Растрепанная, в мокрых от ночной росы босоножках, Клара скорчилась у мольберта. От холода ломило ступни. Она бы досуха выпила кистью тусклую зелень, но боялась убить еще не распустившееся хрупкое утро. Поэтому просто стояла и ждала.
Свою первую акварель Клара написала в десять лет, через полгода после смерти матери. По совету детского психолога отец вложил кисть в ее вялые от долгой тоски пальцы. Вышла неумелая размазня: осока налезала на забор, облака размылились по черепице кособокого домика, а собака слилась с будкой в нелепое многоугольное чудовище. Однако что-то в груди сжалось, и протянувшийся с нарисованного небосклона луч вспыхнул ярко, как перо жар-птицы.
Тогда природа была щедра на краски. На заре луг становился червонно-золотым, озеро лоснилось вощеной бумагой, а горы сияли прозрачно и тонко, будто выточенные из розового кварца. Думалось, многоцветье невозможно истощить, как не вычерпать кастрюлей океан. Так ребенок, пробуя новые баночки с акварелью, не верит, что через пару недель из-под красного, зеленого или синего проступит жесткое пластмассовое дно. Клара рисовала самозабвенно, из года в год макая кисть то в палевый мох, то в озерную желтизну, то в красно-лиловые тучи, пока не уткнулась ею хоть и не в пластмассовый, но мертвый остов.
А мир-то, оказывается, всего-навсего броско раскрашенная картинка. Плесни на нее водой и промокни губкой – останется голый эскиз. Гравюра в серых тонах.
Просиял агатовой свежестью горизонт. Утреннее солнце выдавило на него две скупые капли кармина, которые тотчас расплылись, и небо потеплело, из серого делаясь бежевым. Немного, но лучше, чем ничего. На приколотом к планшетке листе медленно проявились жемчужно-палевые облака, песчаный берег, корявое дерево на склоне. Яблоня. Кармина хватило на четыре глянцевых плодовых бочка. Так мало цветов осталось у лета, что не достает на одну единственную картину. Клара подобрала все, до последней искры. Осушила небо, повозила кисточкой по траве. Хоть бы кузнечик проскочил зеленый.
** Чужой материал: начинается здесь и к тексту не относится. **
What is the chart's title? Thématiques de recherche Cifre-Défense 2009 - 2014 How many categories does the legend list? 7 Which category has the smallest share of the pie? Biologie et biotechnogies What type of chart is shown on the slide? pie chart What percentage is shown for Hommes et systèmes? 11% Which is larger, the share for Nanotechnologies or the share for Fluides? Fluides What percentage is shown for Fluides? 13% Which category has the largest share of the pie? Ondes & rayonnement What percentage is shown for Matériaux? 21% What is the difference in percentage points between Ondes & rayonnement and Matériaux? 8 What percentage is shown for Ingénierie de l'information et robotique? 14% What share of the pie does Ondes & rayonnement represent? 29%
Последние годы все кузнечики вокруг серы, так же, как и бабочки, и птицы, и детские локоны.
Листва получилась неяркой, а просветы между нею и вовсе блеклыми, почти белыми. Напрасно Клара поднимала взгляд к залитому тусклой серостью небосводу. Напрасно молила озеро – волокнистое и грубое, как будто шерстяное, – подарить ей немного лазури. Акварель подсохла, и Клара стыдливо скатала ее в трубочку.
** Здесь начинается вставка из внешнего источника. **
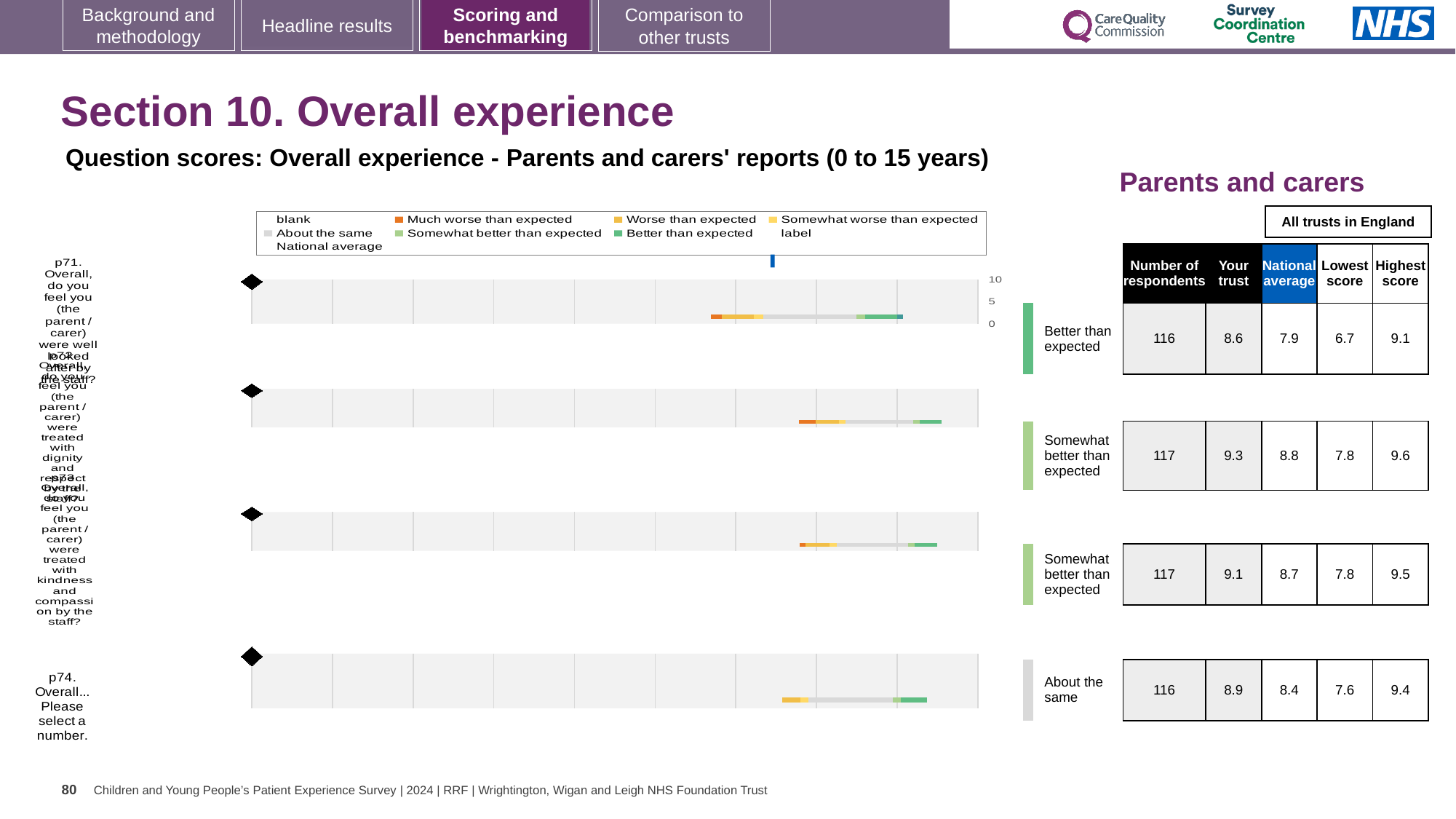
Which question has the lowest 'Your trust' score? p71 What kind of chart is used to show the question scores on this slide? bar chart What is the highest score across all trusts in England for question p72? 9.6 For question p73, which is larger: the 'Your trust' score or the national average? Your trust Which question has the highest 'Your trust' score? p72 What is the highest value shown on the chart's axis? 10 What is the 'Your trust' score for question p71? 8.6 Which colour in the legend represents 'Much worse than expected'? orange What is the national average for question p74? 8.4 What is the difference between the 'Your trust' score and the national average for question p72? 0.5 How many survey questions (rows) are plotted in the chart? 4 What is the number of respondents for question p72? 117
Синий цвет для пейзажа все равно что соль для супа – без него не вкусно. «Ну вот, – сказала она себе, – теперь и картины получаются недосоленные, а не только айнтопфы. Бедный Эрих все время жалуется». Айнтопф – это такое блюдо, в которое можно положить все, что угодно. Морковь, картошку, сосиски, бобы или собачьи консервы – результат один. Эрих съест и, уронив тяжелый взгляд в пустую тарелку, пробурчит «спасибо». Только соли всегда должно быть ровно столько, сколько надо, не больше и не меньше.
Дома Клара сунула недописанную акварель в шкаф – сколько их там скопилось! – и, опираясь грузно на перила, поднялась на второй этаж, в гостиную. На полу, рядом с диваном валялась небрежно скомканная синяя рубашка Эриха. Клара нагнулась и подняла ее, собираясь отнести в ванную и сунуть в бак с грязным бельем, но застыла, задумчиво растирая поясницу. Не спуститься ли опять вниз и не закончить ли картину? А заодно, решила она, и кровь неожиданно громко забилась в висках – посмотреть старые, забытые, юные. Свежие, не вымученные, не выжатые по капле. Те, в которых и краски, и чувства через край. Зря, что ли, хранила их все эти годы?
Из темного нутра шкафа на нее пахнуло нафталином и пылью. Акварелей там не оказалось – ни одной, – зато с вешалки прямо в руки упала старая лисья шуба. Давно не ношенная, забытая, без двух пуговиц и вся оплетенная паутиной. Клара осмотрела ее и увидела, что воротник подбила моль. «Вот так и жизнь проходит», – подумала она.